Machine Learning for Big Data
Question 1
The appropriate machine learning technique of identifying handwritten characters [0 to 9] is the t-distributed Stochastic Neighbor Embedding (t-SNE).
Question 2
Naïve Bayes Classification is useful for large data sets. The method is used when there is an assumption of independence between predictors. Thus, the occurrence of one variable is assumed not to influence the presence of other variables or features.
Question 3
- Regression is a type of machine learning where the outcome of what is to be predicted is a continuous variable. The technique assumes a relationship between the observed and predicted variables.
- Residual is the difference between the observed values and the predicted values.

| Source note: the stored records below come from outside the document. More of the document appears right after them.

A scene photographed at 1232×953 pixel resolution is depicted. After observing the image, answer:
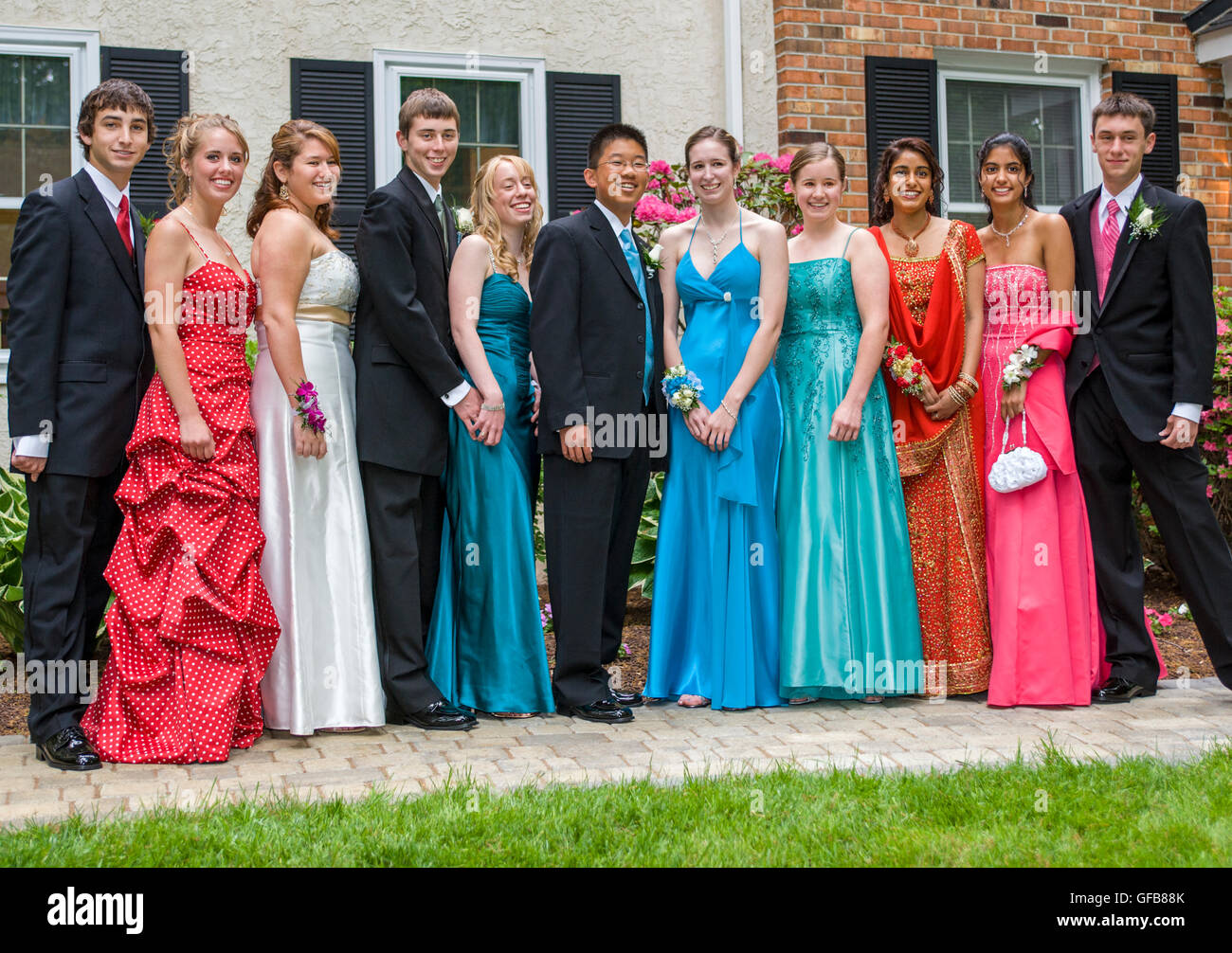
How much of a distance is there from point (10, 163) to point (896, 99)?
580cm

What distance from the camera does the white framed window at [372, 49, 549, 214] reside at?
8375mm

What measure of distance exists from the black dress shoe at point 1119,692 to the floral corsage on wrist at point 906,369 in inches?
57.5

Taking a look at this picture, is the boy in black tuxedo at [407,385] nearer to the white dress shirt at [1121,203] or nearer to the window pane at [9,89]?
the white dress shirt at [1121,203]

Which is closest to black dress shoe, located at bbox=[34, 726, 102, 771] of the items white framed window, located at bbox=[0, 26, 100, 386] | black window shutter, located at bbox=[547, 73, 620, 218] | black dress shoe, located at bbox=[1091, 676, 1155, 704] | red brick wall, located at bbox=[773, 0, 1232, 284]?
black dress shoe, located at bbox=[1091, 676, 1155, 704]

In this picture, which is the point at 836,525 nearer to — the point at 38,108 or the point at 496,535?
the point at 496,535

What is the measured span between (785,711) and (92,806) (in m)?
2.65

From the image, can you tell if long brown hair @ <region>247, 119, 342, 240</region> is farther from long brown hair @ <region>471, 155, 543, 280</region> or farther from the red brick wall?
the red brick wall

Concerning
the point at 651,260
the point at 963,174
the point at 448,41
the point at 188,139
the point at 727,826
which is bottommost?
the point at 727,826

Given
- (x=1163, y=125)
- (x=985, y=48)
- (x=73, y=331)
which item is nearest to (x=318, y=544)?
(x=73, y=331)

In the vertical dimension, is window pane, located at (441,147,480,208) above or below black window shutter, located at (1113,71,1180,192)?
below

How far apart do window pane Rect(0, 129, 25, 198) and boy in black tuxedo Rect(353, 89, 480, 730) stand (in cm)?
395

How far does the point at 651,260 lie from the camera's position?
17.5 feet
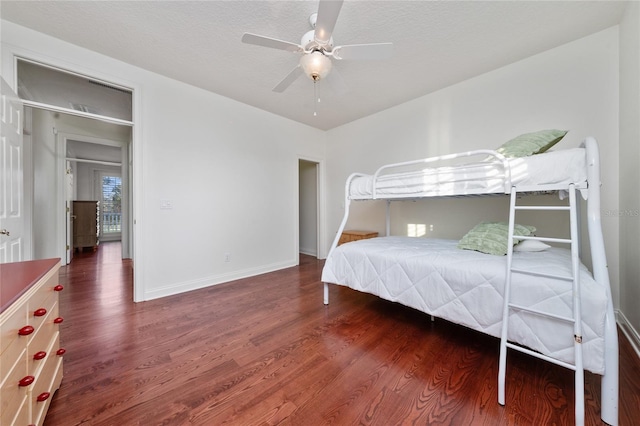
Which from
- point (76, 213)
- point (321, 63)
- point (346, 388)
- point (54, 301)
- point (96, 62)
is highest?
point (96, 62)

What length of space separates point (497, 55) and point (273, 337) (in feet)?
11.8

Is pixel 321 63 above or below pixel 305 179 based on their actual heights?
above

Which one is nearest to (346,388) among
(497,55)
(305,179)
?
(497,55)

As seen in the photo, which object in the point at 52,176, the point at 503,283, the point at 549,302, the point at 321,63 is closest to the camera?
the point at 549,302

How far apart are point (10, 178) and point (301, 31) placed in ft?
8.91

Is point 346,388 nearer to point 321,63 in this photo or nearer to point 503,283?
point 503,283

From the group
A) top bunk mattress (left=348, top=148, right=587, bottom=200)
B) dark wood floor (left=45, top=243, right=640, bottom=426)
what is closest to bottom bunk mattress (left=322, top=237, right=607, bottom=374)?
dark wood floor (left=45, top=243, right=640, bottom=426)

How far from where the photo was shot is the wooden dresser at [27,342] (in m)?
0.77

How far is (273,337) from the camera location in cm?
187

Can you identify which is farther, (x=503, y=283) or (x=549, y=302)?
(x=503, y=283)

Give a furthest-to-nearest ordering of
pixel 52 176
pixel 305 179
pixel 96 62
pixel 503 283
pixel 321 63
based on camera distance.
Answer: pixel 305 179, pixel 52 176, pixel 96 62, pixel 321 63, pixel 503 283

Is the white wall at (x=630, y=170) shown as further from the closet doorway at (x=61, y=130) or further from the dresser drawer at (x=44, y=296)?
the closet doorway at (x=61, y=130)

- A Kernel function is a mathematical function for transforming data from non-linear observations using linear algebra.
Question 4
Entropy is the metric measure of the level of impurity or uncertainty of a particular attribute while specifying the randomness of the data. Mutual Information for classification between a positive and negative class is employed when calculating the correlation coefficient between the two variables.
Question 5
Face recognition in machine learning uses various nodal points in the human face to correctly identify a person. Different machine learning algorithms are applied when a picture of a face is fed into the appropriate software. Therefore, the software will try to identify any new face based on the info that is learned and stored in the algorithm.